The climax of the story, however, comes when Argelin, Mirany, the Archon, and the musician Oblek are taken on a voyage to the land of the dead; the Rain Queen’s garden. Argelin is seeking to bring his beloved Hermia back from the dead while Mirany hopes just to return back alive with the Archon before Argelin’s madness destroys the world as they know it.
As you can see from the above, Scarab is a complicated and multi-layered story. There are a lot of characters and plot lines to keep straight. But Fisher does a good job of keeping the individual stories fresh and connected. Fantasy readers love to dive into stories this complex and with this much depth and background.
Mirany and the others passage through the nine gates, however, left me a little flat as a climactic adventure for the series. The descriptions were interesting and the imagery is again an interesting mix of Rome, Egypt, and Fisher’s unique creation, but as it progressed you never got the sense that anything would threaten the safe return of Mirany and the Archon. There wasn’t enough suspense or tension. The battle being waged in the “real world” was much more interesting and exciting than the procession taking place in the underworld.
It had the feel of something that sounded good as a plot device, and it is a rather classic one – the quest to visit the land of the dead and return to tell about it – but as it actual played out it lacked the pace and excitement necessary to sustain it. Once the group returns to the land of the living the pace again picks up and the book ends with a flourish.
Perhaps, I lacked the patience to appreciate what Fisher was trying to accomplish. Or perhaps it just didn’t grab me. Maybe younger readers will be comfortable with the less complex aspects of the story angle, but for whatever reason it was a bit of disappointment.
But as I noted above, this is just a small quibble with the series. Overall, I think The Oracle Prophecies series is a great example of young adult fantasy. Fisher’s richly imagined world, her well developed characters, and her exciting story lines make it a must read of fans of the genre.
Kevin, one question: do you find it difficult to suspend disbelief while reading this writing? It’s a big problem for me. No, I’ve not read any of this author. But I do like YA fantasy. It’s just that there is so little of today’s fantasy that is.. real.
ULeGuin has a marvelous set of essays I keep for reference. In one she dissected the writing of a then new fantasy writer (still publishing) by comparing her–hardly fair– to Tolkien. The new writer certainly understood the devices. But to write GOOD fantasy, LG said, one must create a new world, one that suspends disbelief. Tolkien could; K.Kurtz (then) could not. So, I wonder, if your author here is able to do that.

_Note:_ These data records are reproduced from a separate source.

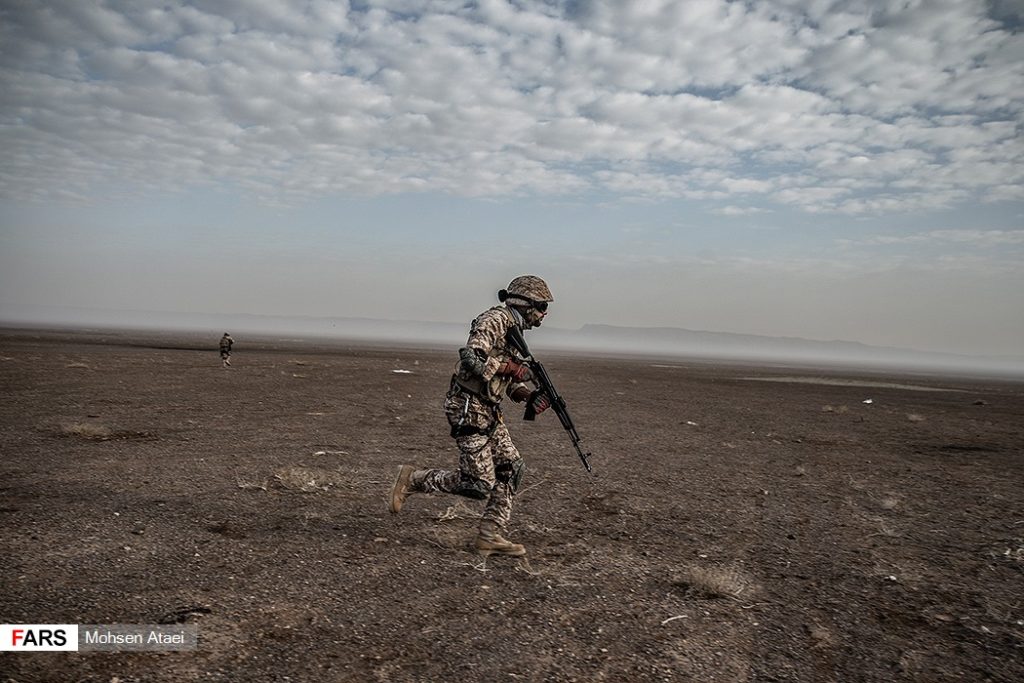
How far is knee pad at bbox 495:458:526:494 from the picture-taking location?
5641mm

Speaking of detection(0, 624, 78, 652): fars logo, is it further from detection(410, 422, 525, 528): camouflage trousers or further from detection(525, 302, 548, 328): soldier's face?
detection(525, 302, 548, 328): soldier's face

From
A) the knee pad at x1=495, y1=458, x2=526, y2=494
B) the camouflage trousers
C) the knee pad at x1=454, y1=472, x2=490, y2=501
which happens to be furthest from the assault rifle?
the knee pad at x1=454, y1=472, x2=490, y2=501

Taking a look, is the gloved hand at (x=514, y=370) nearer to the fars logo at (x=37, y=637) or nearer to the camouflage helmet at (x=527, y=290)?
the camouflage helmet at (x=527, y=290)

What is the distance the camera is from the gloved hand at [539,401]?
5.75 m

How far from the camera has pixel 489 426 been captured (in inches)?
219

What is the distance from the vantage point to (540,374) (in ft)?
19.1

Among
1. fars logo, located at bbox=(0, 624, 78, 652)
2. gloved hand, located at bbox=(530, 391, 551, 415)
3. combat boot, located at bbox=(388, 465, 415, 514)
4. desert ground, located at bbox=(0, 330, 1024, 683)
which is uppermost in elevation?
gloved hand, located at bbox=(530, 391, 551, 415)

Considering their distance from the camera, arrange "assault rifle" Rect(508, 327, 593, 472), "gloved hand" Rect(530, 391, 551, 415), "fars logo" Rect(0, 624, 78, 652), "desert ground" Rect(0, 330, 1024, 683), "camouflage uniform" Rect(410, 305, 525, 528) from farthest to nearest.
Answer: "gloved hand" Rect(530, 391, 551, 415), "assault rifle" Rect(508, 327, 593, 472), "camouflage uniform" Rect(410, 305, 525, 528), "desert ground" Rect(0, 330, 1024, 683), "fars logo" Rect(0, 624, 78, 652)

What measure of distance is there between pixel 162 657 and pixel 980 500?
1029 cm

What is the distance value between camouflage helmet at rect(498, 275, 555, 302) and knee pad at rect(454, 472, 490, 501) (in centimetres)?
172

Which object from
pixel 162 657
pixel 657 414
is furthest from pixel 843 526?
pixel 657 414

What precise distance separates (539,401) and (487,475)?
2.82 ft

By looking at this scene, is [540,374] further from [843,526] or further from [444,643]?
[843,526]

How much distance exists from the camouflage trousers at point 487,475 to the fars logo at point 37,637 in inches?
111
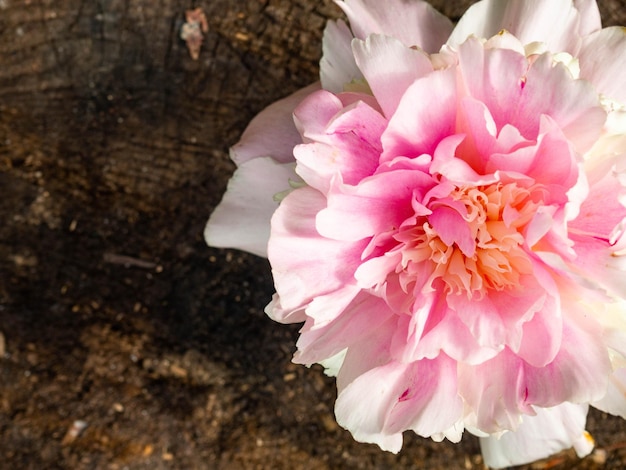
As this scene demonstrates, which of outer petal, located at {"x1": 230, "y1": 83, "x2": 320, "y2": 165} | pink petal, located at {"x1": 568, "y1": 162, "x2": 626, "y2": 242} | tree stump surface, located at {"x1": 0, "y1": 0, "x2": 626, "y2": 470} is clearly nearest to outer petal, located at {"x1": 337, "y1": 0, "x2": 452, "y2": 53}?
outer petal, located at {"x1": 230, "y1": 83, "x2": 320, "y2": 165}

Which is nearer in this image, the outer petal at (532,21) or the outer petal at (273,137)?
the outer petal at (532,21)

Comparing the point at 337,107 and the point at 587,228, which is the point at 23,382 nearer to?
the point at 337,107

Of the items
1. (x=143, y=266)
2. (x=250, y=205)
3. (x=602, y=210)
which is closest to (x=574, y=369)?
(x=602, y=210)

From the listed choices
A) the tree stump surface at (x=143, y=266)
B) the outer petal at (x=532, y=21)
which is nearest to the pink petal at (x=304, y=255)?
the outer petal at (x=532, y=21)

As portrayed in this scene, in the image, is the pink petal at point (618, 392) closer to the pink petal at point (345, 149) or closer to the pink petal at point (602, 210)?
the pink petal at point (602, 210)

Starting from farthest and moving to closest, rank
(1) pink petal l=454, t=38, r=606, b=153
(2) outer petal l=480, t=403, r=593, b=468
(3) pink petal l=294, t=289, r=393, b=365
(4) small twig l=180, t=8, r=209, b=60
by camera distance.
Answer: (4) small twig l=180, t=8, r=209, b=60 < (2) outer petal l=480, t=403, r=593, b=468 < (3) pink petal l=294, t=289, r=393, b=365 < (1) pink petal l=454, t=38, r=606, b=153

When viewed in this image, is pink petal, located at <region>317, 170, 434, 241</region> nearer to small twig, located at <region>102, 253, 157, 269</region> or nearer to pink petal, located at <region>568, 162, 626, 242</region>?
pink petal, located at <region>568, 162, 626, 242</region>

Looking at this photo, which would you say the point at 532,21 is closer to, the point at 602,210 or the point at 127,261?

The very best YA author I grew up with was Alice Mary Norton. Honored in the only way the counts: readers, she was the most popular of SF/fantasy writers of her time. The critics/award markers scarcely deigned to recognize her until very late in her life. (Lin Carter reviews her work in a 1966 essay but never understands the secret of her success.)

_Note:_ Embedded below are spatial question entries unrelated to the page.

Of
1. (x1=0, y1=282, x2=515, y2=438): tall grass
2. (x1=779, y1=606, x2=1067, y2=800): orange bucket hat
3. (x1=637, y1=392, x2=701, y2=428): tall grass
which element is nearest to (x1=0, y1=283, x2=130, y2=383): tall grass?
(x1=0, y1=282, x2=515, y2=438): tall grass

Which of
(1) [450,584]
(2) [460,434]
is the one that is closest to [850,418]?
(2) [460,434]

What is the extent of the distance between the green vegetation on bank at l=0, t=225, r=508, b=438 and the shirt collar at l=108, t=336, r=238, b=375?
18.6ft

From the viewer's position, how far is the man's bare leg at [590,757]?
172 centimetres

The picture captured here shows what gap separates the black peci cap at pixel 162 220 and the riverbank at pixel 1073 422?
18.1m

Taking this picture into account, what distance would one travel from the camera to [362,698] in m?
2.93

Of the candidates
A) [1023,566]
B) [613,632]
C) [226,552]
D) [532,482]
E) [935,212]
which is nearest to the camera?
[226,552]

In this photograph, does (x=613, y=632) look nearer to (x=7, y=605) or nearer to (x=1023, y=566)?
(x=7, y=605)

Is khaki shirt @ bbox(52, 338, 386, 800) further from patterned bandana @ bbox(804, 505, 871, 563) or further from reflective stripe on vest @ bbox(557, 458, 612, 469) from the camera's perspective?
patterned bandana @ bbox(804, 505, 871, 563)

ONe remark of hers I remember–she came from that best of all backgrounds, a children’s librarian– may be good advice for today’s authors. ‘I am just an oldfashioned storyteller.’
Yes, Alice Mary Norton, better known as Andre Norton, was a wonderful storyteller. I especially like her Witch World series.

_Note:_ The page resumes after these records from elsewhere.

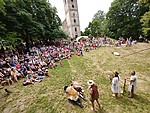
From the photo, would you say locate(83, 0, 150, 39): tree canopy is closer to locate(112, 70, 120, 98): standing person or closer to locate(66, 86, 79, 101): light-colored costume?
locate(112, 70, 120, 98): standing person

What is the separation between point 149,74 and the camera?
32.9ft

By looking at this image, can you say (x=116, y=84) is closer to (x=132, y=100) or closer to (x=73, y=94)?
(x=132, y=100)

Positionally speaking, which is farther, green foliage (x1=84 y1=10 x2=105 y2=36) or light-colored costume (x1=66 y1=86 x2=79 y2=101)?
green foliage (x1=84 y1=10 x2=105 y2=36)

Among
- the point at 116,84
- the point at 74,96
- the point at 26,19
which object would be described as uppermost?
the point at 26,19

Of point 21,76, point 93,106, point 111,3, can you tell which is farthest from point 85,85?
point 111,3

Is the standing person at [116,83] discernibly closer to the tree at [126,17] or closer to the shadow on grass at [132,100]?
the shadow on grass at [132,100]

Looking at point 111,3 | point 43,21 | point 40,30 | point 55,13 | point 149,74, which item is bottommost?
point 149,74

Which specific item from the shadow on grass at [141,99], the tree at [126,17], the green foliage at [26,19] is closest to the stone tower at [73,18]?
the tree at [126,17]

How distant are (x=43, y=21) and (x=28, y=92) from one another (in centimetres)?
1666

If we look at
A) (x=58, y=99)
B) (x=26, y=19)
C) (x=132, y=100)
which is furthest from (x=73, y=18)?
(x=132, y=100)

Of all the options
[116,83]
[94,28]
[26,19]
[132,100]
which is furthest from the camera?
[94,28]

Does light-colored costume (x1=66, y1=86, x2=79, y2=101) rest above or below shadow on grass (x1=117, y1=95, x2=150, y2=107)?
above

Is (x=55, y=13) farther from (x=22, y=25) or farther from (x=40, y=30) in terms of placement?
(x=22, y=25)

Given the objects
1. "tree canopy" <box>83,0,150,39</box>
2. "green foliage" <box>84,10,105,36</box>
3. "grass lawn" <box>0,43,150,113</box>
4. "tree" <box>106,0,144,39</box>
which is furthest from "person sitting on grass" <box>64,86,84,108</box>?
"green foliage" <box>84,10,105,36</box>
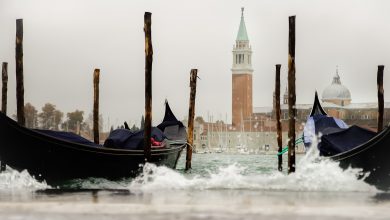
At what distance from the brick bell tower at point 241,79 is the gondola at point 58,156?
256 feet

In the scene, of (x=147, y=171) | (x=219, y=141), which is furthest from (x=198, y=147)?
(x=147, y=171)

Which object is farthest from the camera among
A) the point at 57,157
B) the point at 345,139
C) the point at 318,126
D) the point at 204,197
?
the point at 318,126

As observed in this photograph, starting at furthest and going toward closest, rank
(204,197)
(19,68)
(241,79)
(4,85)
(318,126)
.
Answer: (241,79) < (4,85) < (318,126) < (19,68) < (204,197)

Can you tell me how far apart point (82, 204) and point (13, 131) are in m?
3.51

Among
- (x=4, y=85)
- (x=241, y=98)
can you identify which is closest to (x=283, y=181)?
(x=4, y=85)

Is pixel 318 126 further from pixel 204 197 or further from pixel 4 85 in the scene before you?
pixel 4 85

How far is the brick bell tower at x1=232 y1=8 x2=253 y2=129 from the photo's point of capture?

heila, most male readers (boys especially) will prefer Miss Norton’s sf. She had the ability to create spectacular backgrounds in the type of adventure tale that no long exists.
I found her WitchWorld tales, for the most part, difficult to follow. They seemed rather comic book, raw and unfinished, which was definitely not her style.
She always were understated except in this genre.
Her greatest creations were the SF fantasy novels ( the Janus series is one). Very few authors are able to weave myth. Her best tales are touched by the sense of the otherworld.
I think she understood the worth of medieval/ Western literature in ways my university professors never grasped. They analyze it; she created with it. Her range of subjects ( using sources from ancient Egypt and China, to Victorian America) displayed that mastery.
The ‘compilation’ works at the end of her career were always disappointing. The pairing of a contemporary author(ess) (shallow and full of ego) with a spirit of great learning made for poor results that resembled lead mixed with gold. And mostly lead.